Today is National Hard Candy Day. This is the time of year when my Aunt Una and millions of people like her set out bowls of candies in red and greens in celebration of the season. I liked the ones that had the preserves-like goo inside. Striped red or green peppermints–the kind many restaurants put out near the exit–also qualify as hard candies. How many may one have? They don’t cost much, but if everyone took a handful the bowl would have to be emptied several times a night. On the other hand, when I ask whether I may have three or four, I always get a look from the hostess that says, “Three or four? Some people take fifteen or twenty! Of course! What do I care?”
Lamington is a rural crossroads in north central New Jersey, forty-three miles west of Times Square in New York City. Its name comes from a Native American word for “place within the hills.” This describes it well. The farm fields cover wide patches of flat land. The highway and the river–a tributary of the Raritan River–bear the same name as the town. Over a hundred spellings of the name have been recorded over the centuries. The first European permanence came with the establishment of a Presbyterian church in 1740. The nearest restaurant is Houndstooth, a mile and a half away in Oldwick.

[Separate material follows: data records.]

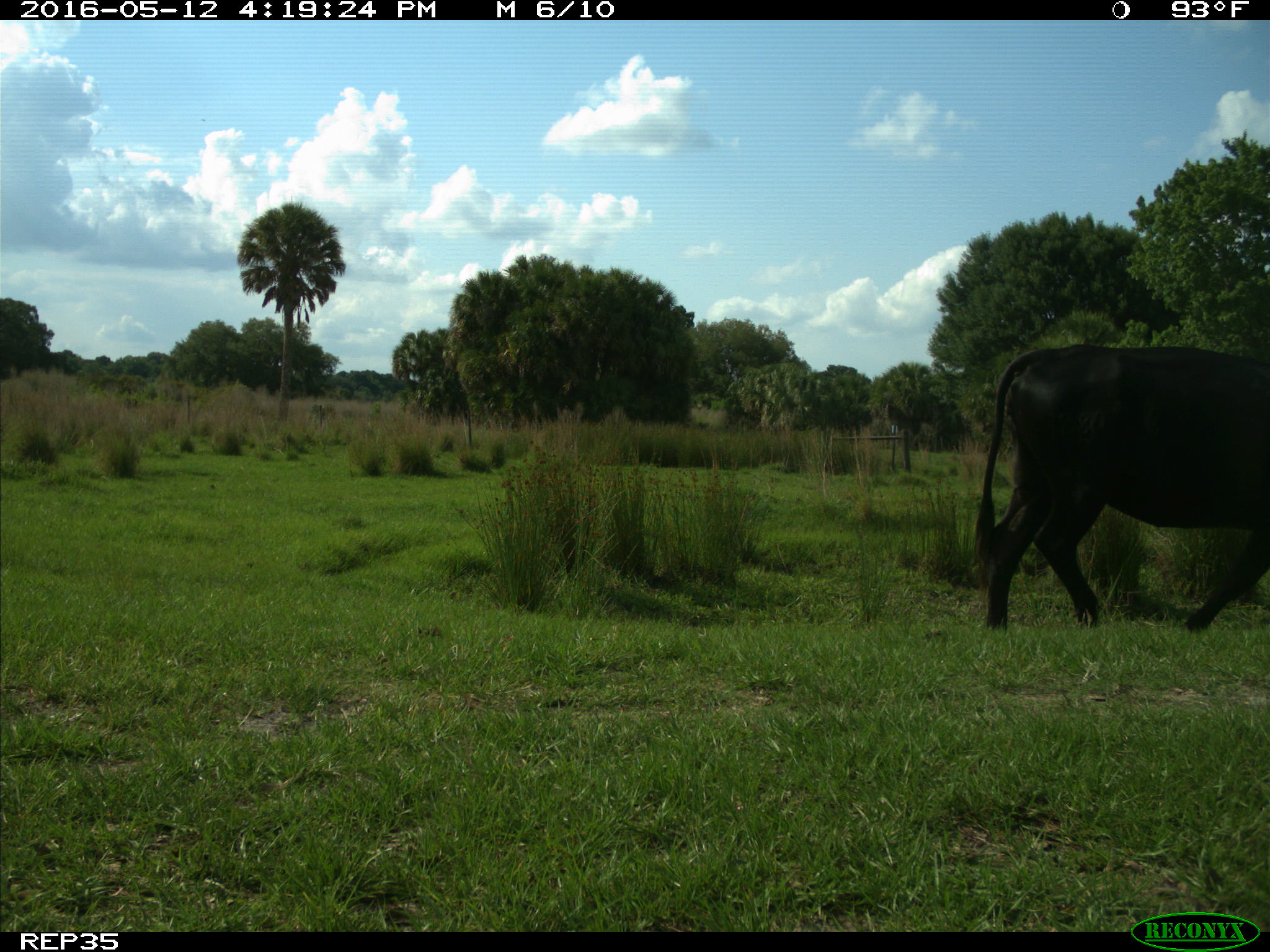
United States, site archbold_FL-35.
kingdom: Animalia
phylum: Chordata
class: Mammalia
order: Artiodactyla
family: Bovidae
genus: Bos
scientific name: Bos taurus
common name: domestic cow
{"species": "Bos taurus (domestic cow)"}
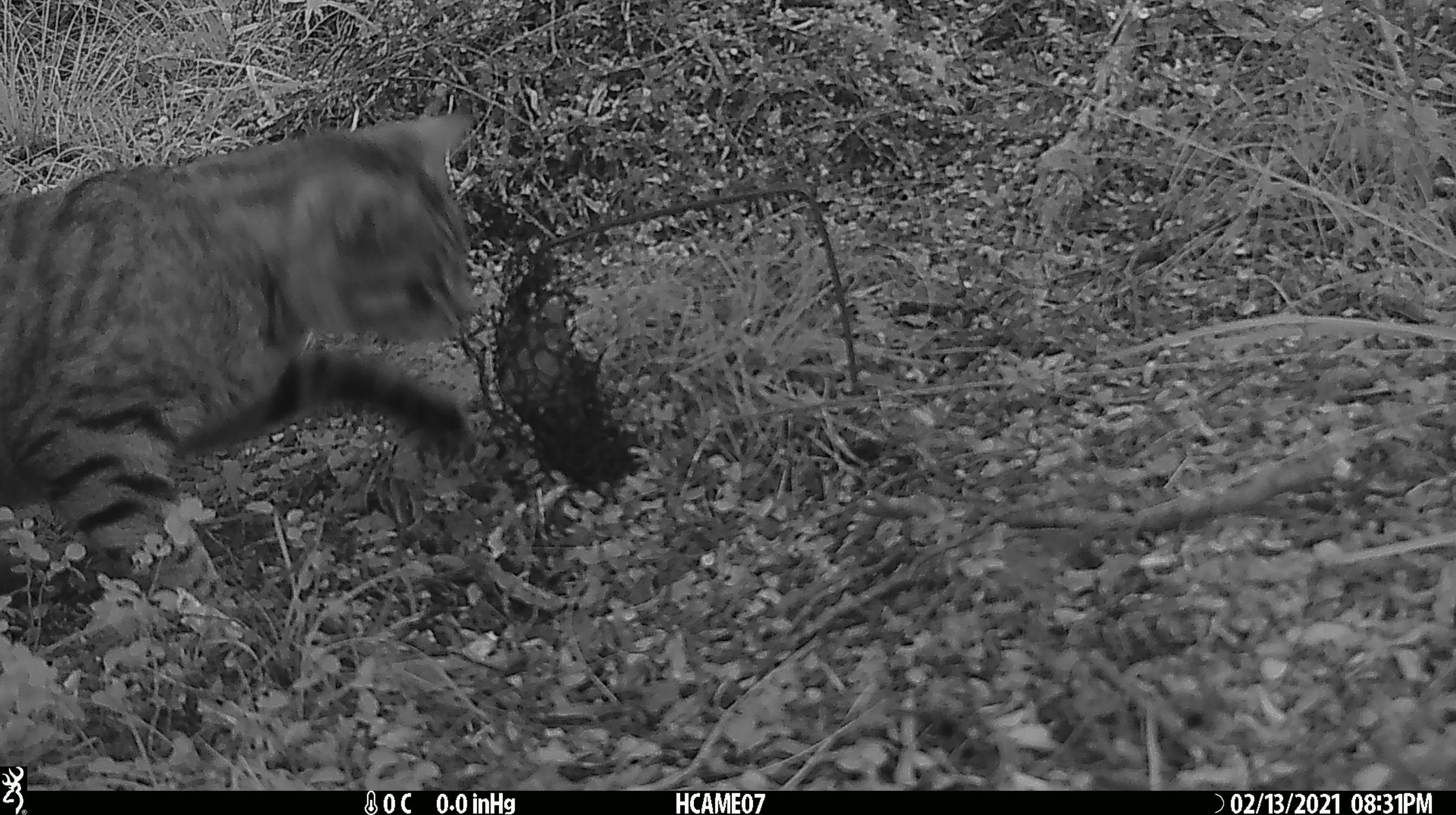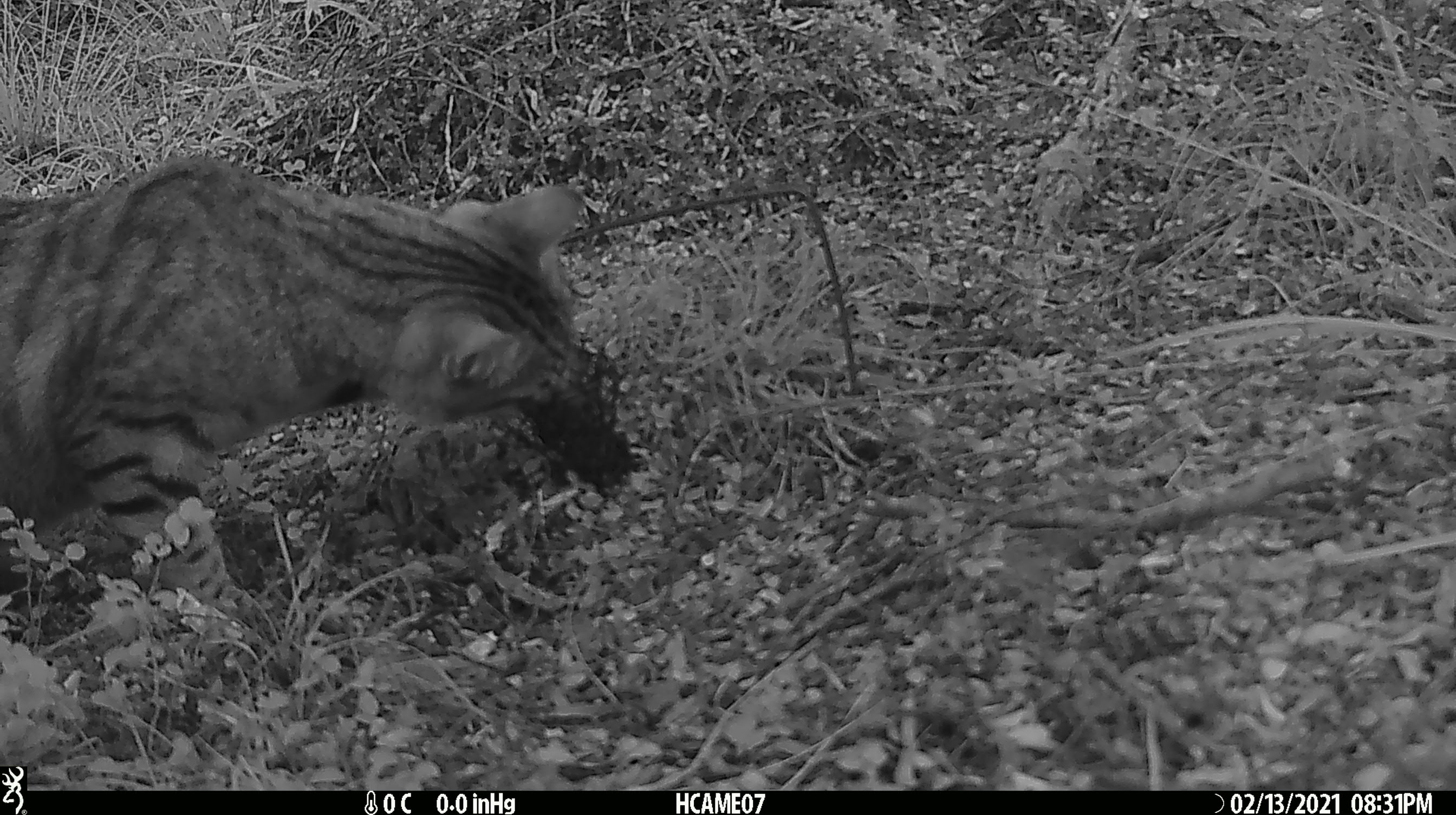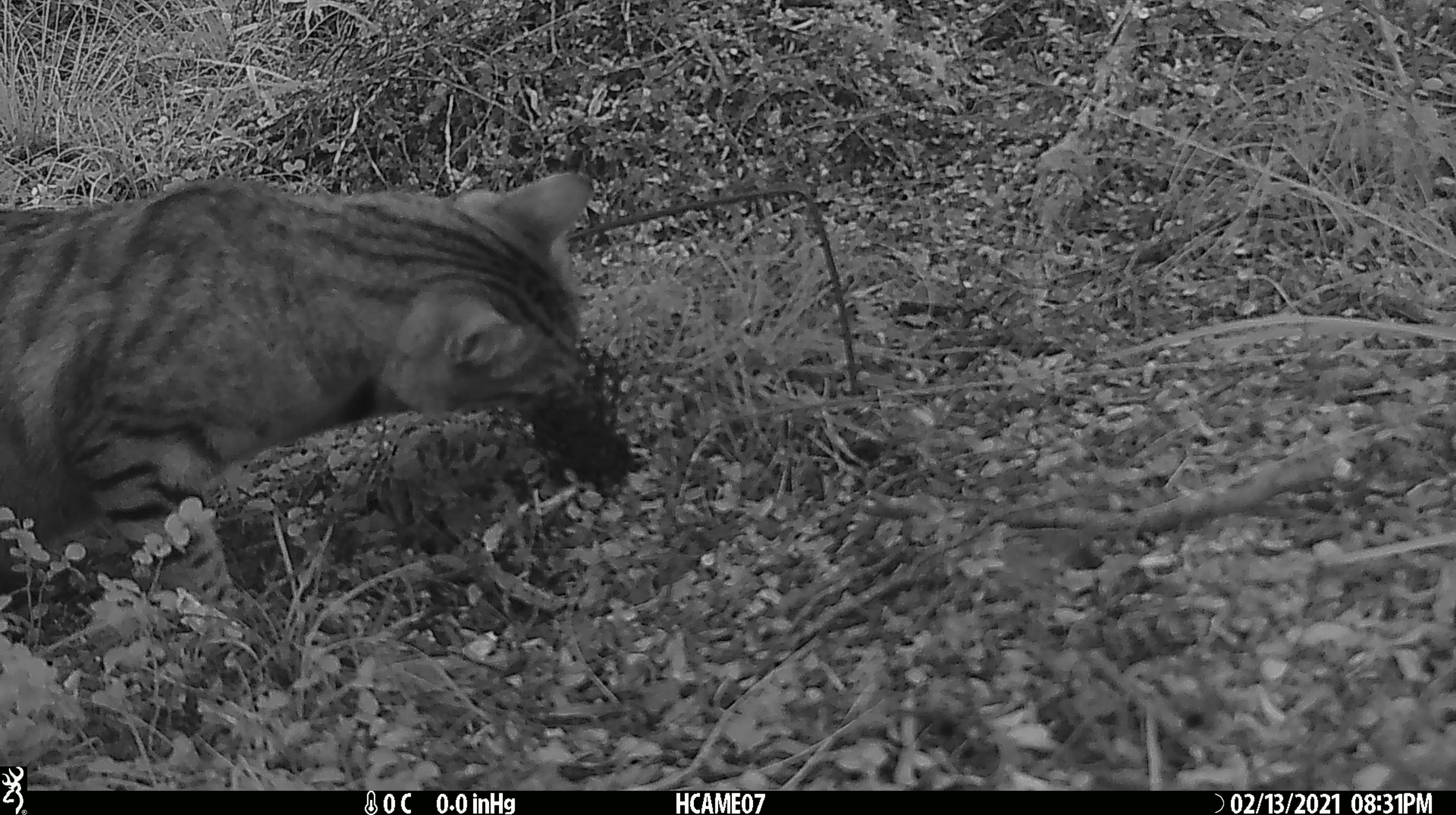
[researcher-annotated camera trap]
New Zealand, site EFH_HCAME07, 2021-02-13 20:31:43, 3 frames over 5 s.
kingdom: Animalia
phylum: Chordata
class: Mammalia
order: Carnivora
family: Felidae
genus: Felis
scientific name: Felis catus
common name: domestic cat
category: cat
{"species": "cat (domestic cat) (Felis catus)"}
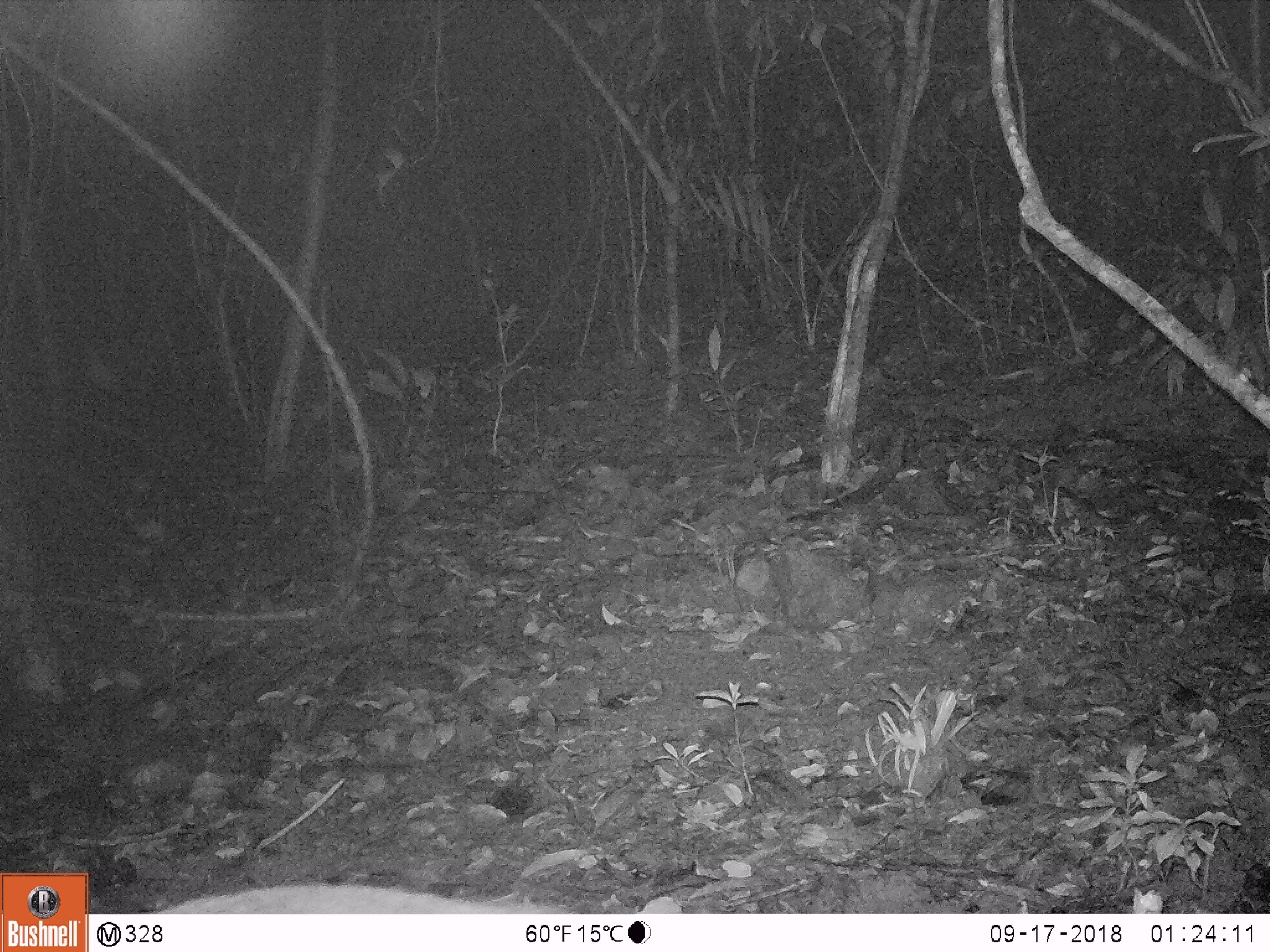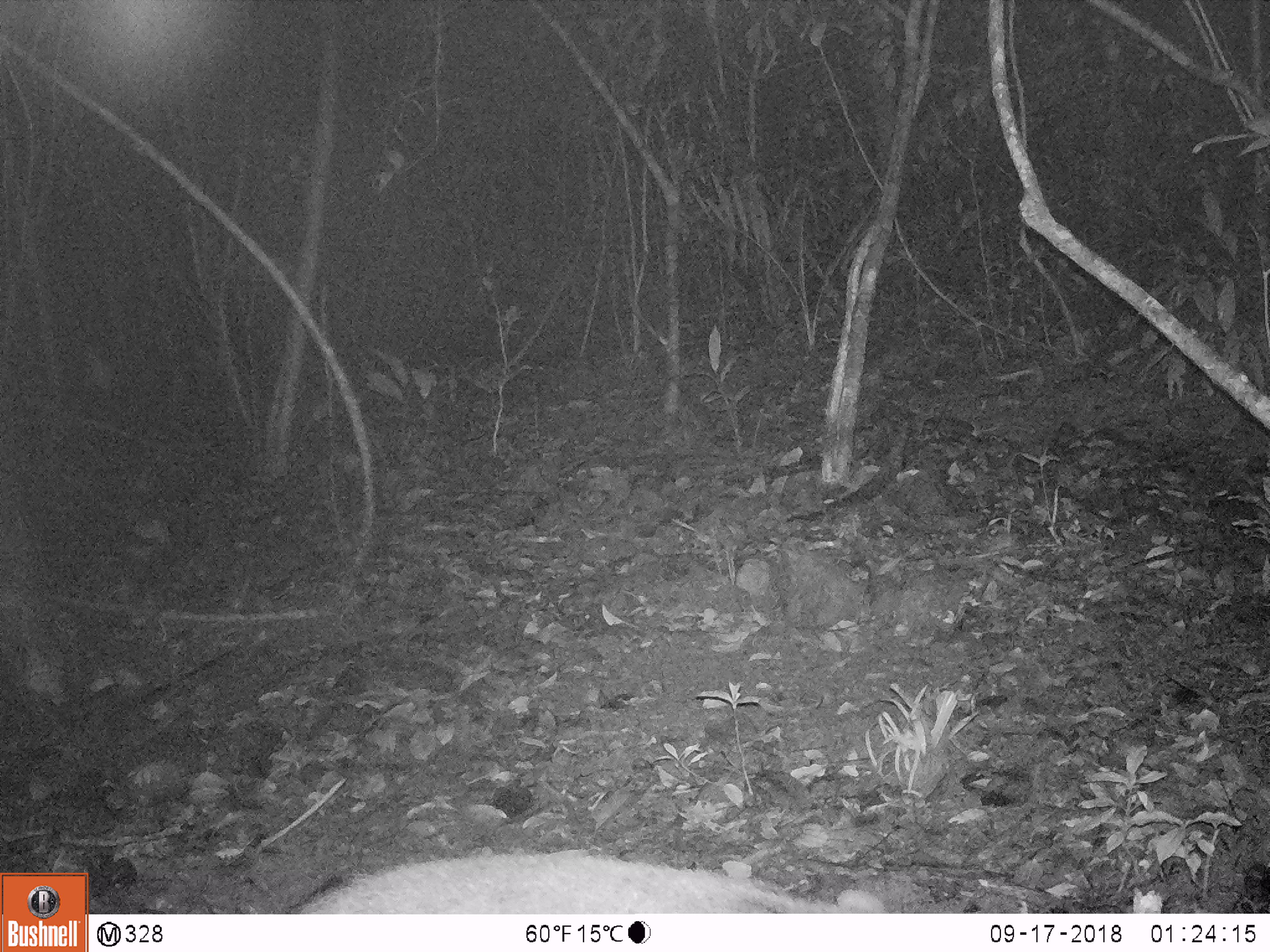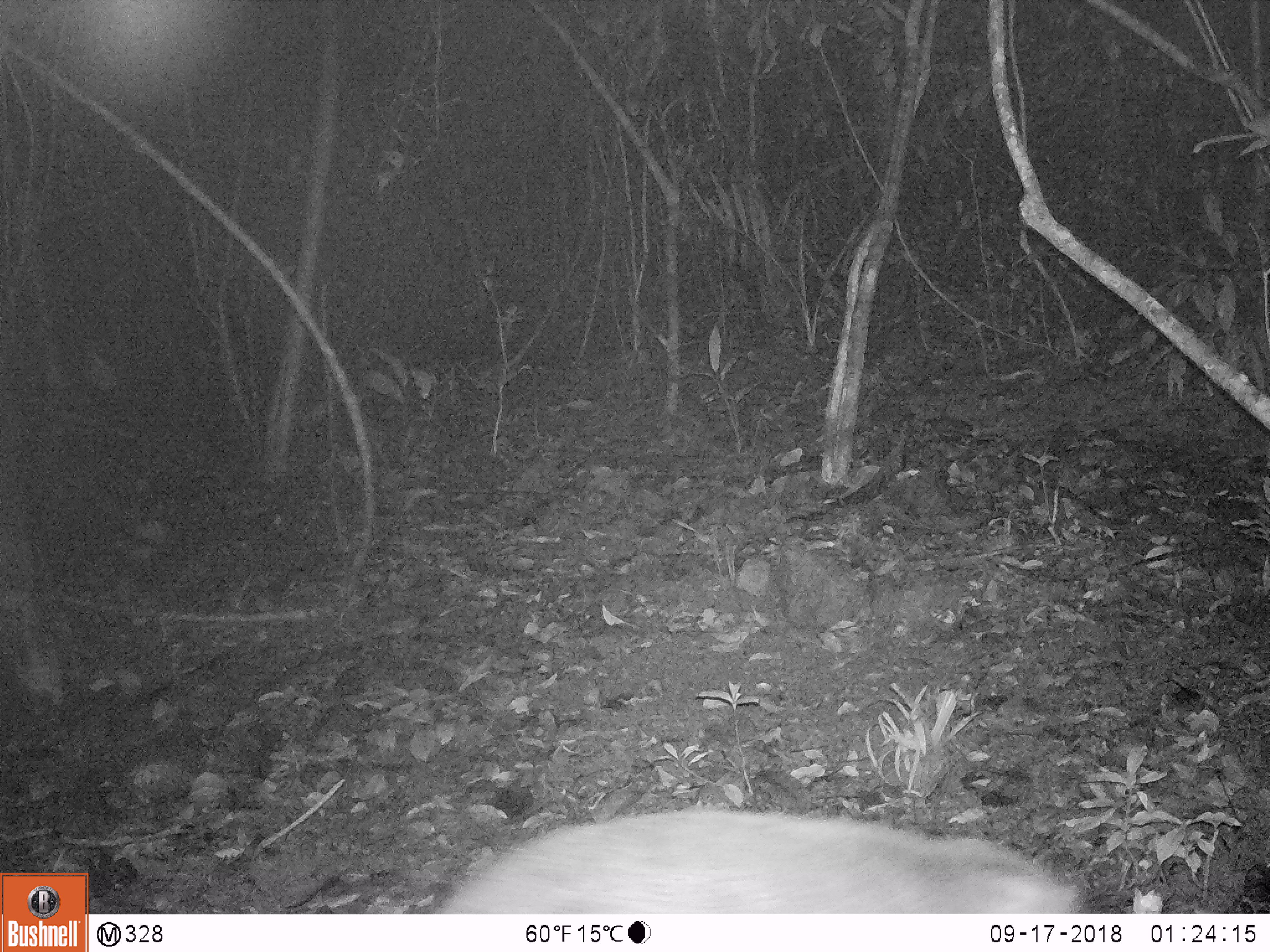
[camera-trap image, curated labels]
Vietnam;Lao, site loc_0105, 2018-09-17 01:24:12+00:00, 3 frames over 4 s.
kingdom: Animalia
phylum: Chordata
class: Mammalia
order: Artiodactyla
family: Suidae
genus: Sus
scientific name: Sus scrofa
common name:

lamington, n.–A square of sponge cake coated in chocolate, fondue-style, then sprinkled with coconut. These are a midwinter specialty in Australia and New Zealand. The coconut is supposed to resemble snow. Lamingtons are traditionally made by young people. Youth groups like the Scouts sometimes sell them as fundraisers. This has made them a beloved part of the Australian culinary scene. Although midwinter is in July in Australia, what little currency lamingtons have gained in the United States has come during the Christmas season.
Deft Dining Rule #99:
If you’re going to bring a bottle of wine to a restaurant, you will get better cooperation from the management if you buy a bottle if its wine and drink that before you open your own.
Food On The Comics Page
On this day in 1918, Robert Ripley began his illustrated “Believe It Or Not” feature in the New York Globe newspaper. The feature still runs, and has created all sorts of spinoffs, from museums to a television show. I check it every now and then for food facts, like this one from about a week ago: Believe It Or Not! Ninety-three percent of Americans eat pizza at least once a month. Really? Uh. . . actually, I find that quite easy to believe. Let’s try another one: Believe It Or Not! This past October, doctors in Australia saved a man from poisoning by giving him an intravenous drip feeding of vodka for three days. Wow! Hmm.
Food In The Movies
The Stanley Kubrick movie A Clockwork Orange premiered today in 1971, although it was a few months before it showed up here. Violent, confusing and weird, it depicted a dark future. It doesn’t hold up as well as Kubrick’s other works. The memorable food aspect was the milk bar where the ultraviolent protagonist hung out. Drinking milk?. . . In 2007, a movie called Flakes opened today. It’s about a couple of harmlessly wacko young people who open a cereal bar and have some luck with it. The place becomes hip, and customers not only eat cereal but discuss the relative merits of various kinds of cereal. Then the idea is ripped off by a restaurant chain, and further fun ensues.
Today in 2003, Marie Denise Flowers swallowed a one-and-a-half-carat diamond ring in a jewelry store near Tampa, Florida. Someone saw her do it, and when her stomach was X-rayed, the ring was seen. She was put into custody until the ring reappeared. Which it did, three days later–on her birthday, as it turned out. It still had the price tag attached: $20,000.
Music To Eat Red Beans By
Today is the birthday, in 1918, of Professor Longhair. Henry Byrd (his real name) was one of the seminal figures in early New Orleans R&B. His music influenced almost everybody playing that style today. In funky backstreet joints of all kinds around town, it won’t be long before a Fess song comes up. Just hearing his voice makes one hungry for red beans and fried chicken.
The Ecology Of Food
The overharvest of bird’s nests in Thailand for use in Chinese restaurants was reported today in 2000. It was identified as the cause for a crash in the population of swiftlets, the birds that make the nests out of saliva. If you ever see a bird’s nest soup, here, the nests are made of pasta, not bird spit.
Cyril Collard, a French film director, started production of his life today in 1957. . . Mary Ashton Livermore, an early proponent of women’s rights in America, was born today in 1821. . . Su Shi, “Su Dongpo,” a Chinese writer and philosopher, was born today in 1036.
Words To Eat By
“Fools make feasts, and wise men eat ‘em.”–Benjamin Franklin in Poor Richard’s Almanack, first published on this date in 1732.
“One sits the whole day at the desk and appetite is standing next to me. ‘Away with you,’ I say. But Comrade Appetite does not budge from the spot.”–Leonid Brezhnev, Premier of the USSR in the 1970s, born today in 1906.